Überdies trifft es zu, daß von Zeit zu Zeit ein Sohn seinen Vater, den König, ermordet, um den Thron zu erringen, und dies wird gleichermaßen als nichts Bemerkenswertes erachtet, denn die Nordmänner betrachten dies ebenso wie jeden trunkenen Zank unter Kriegern. Die Nordmänner kennen ein Sprichwort, welches da lautet: »Achte auf deinen Rücken«, und sie glauben, daß ein Mann allzeit bereit sein muß, sich zu verteidigen, auch ein Vater gegen seinen eigenen Sohn. Bei unserer Abreise begehrte ich von Herger zu wissen, warum sich auf der dem Land zugekehrten Seite von Trelburg eine weitere Befestigung befinde und doch keine solche zusätzliche Befestigung auf der dem Meer zugekehrten Seite. Diese Nordmänner sind Seefahrer, welche von der See aus angreifen, und doch sagte Herger: »Das Land ist es, welches gefährlich ist.«
Ich befrug ihn: »Warum ist das Land gefährlich?« Und er erwiderte: »Wegen des Dunstes.«
Bei unserer Abreise von Trelburg schlugen die dort versammelten Krieger mit Knüppeln auf ihre Schilde und erzeugten ein lautes Geräusch für unser Schiff, welches Segel setzte. Dies geschah, so sagte man mir, um die Aufmerksamkeit von Odin zu wecken, einem aus der Unzahl ihrer Götter, auf daß Odin die Reise des Buliwyf und seiner zwölf Mannen mit Wohlgefallen betrachte. Obendrein erfuhr ich dies: daß die Zahl dreizehn von Bedeutung für die Nordmänner sei, da der Mond nach ihrer Berechnung im Laufe eines Jahres dreizehnmal gedeiht und stirbt. Aus diesem Grunde müssen alle bedeutenden Unternehmungen die Zahl dreizehn beinhalten. Daher sagte Herger zu mir, daß die Anzahl der Behausungen zu Trelburg dreizehn und überdies drei weitere betrage statt sechzehn, wie ich es ausgedrückt habe. Fürderhin erfuhr ich, daß die Nordmänner eine gewisse Vorstellung davon haben, daß sich das Jahr nicht mit Genauigkeit in die Spanne von dreizehn Monden fügt und daher die Zahl dreizehn nicht beständig und fest in ihrem Bewußtsein ist. Die dreizehnte Spanne wird als zauberkräftig und fremd bezeichnet, und Herger sagte: »Daher wurdet Ihr als Fremdling zum dreizehnten Mann erkoren.« Wahrlich, diese Nordmänner sind abergläubisch bar jeden Einhaltes durch Verstand oder Vernunft oder Gesetz.
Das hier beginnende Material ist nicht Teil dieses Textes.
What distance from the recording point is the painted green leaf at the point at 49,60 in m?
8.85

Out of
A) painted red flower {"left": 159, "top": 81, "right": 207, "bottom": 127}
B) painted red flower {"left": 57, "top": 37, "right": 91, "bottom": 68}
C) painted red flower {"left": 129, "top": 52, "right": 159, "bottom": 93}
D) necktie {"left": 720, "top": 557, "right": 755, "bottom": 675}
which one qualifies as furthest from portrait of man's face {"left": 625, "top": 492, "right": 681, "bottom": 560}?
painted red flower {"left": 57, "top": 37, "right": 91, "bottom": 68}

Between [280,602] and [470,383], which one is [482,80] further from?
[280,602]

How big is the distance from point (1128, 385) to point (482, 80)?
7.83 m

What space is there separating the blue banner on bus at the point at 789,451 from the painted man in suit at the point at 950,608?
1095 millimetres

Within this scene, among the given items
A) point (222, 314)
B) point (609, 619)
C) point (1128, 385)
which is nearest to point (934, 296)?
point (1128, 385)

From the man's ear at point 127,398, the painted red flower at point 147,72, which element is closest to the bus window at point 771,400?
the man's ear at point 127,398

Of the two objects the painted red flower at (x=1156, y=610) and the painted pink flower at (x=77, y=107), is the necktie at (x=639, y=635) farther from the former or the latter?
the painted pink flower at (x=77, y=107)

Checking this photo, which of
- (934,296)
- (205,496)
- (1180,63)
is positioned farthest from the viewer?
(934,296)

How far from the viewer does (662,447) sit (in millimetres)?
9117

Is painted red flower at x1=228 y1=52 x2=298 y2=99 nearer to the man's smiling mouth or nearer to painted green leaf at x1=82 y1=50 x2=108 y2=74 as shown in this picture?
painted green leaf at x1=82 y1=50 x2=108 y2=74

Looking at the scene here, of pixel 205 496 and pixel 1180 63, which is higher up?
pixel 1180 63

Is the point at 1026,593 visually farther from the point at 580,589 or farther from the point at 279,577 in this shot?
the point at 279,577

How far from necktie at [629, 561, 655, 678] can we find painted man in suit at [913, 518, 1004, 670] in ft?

In meinen Augen schienen sie ungebärdige Kinder zu sein, und doch weilte ich unter ihnen, und so hütete ich meine Zunge. Bald schon war ich froh ob meiner Zurückhaltung, denn diese Ereignisse folgten:
Wir segelten eine geraume Weile seit Trelburg, als ich bedachte, daß die Bewohner einer Stadt niemals zuvor eine Abschiedsfeier mit Schlägen auf die Schilde zur Anrufung des Odin begleitet hatten. Dergestalt sprach ich Herger an. »Das ist wahr«, entgegnete er. »Es gibt einen besonderen Grund, Odin anzurufen, denn wir befinden uns nun auf der See der Ungeheuer.«
Dies dünkte mich als Beweis ihres Aberglaubens. Ich erkundigte mich, ob jemals einer der Krieger ein solches Ungeheuer gesehen habe. »In der Tat, wir alle haben sie gesehen«, sagte Herger. »Wie anders sollten wir um sie wissen?« Am Ton seiner Stimme konnte ich erkennen, daß er mich ob meines Unglaubens für einen Toren hielt. Einige Zeit war verstrichen, als es einen Ausruf gab und sämtliche Krieger des Buliwyf standen und auf die See deuteten, derweil sie Ausschau hielten und miteinander schrien. Ich fragte Herger, was geschehen sei. »Wir sind nun unter den Ungeheuern«, sagte er und wies mit der Hand. Nun ist der Ozean in diesem Gebiete äußerst aufgewühlt. Der Wind bläst mit grimmer Kraft und tunkt weißen Schaum auf die gekräuselte See und speit Wasser ins Gesicht eines Seemannes und täuscht ihm allerlei Gesichte vor. Viele Minuten lang beobachtete ich die See und erlebte keinerlei Anblick dieses Seeungeheuers, und ich hatte keinen Grund zu glauben, was sie sagten. Dann schrie einer aus ihrer Mitte zu Odin, ein geschrienes Gebet, in welchem er den Namen oftmals flehentlich wiederholte, und darauf sah auch ich mit eigenen Augen das Seeungeheuer. Es war von der Gestalt einer riesigen Schlange, welche niemals das Haupt aus den Fluten reckte, doch sah ich, wie sein Leib sich wand und verdrehte, und es war sehr lang und breiter als der Nordmänner Boot und von schwarzer Färbung. Das Seeungeheuer spie Wasser in die Luft wie ein Springbrunnen, und tauchte dann hinab, wobei es den Schwanz hob, welcher zwiegespalten war wie die gegabelte Zunge einer Schlange. Doch war er gewaltig, so daß ein jeglicher Teil des Schwanzes breiter war denn der längste Palmwedel.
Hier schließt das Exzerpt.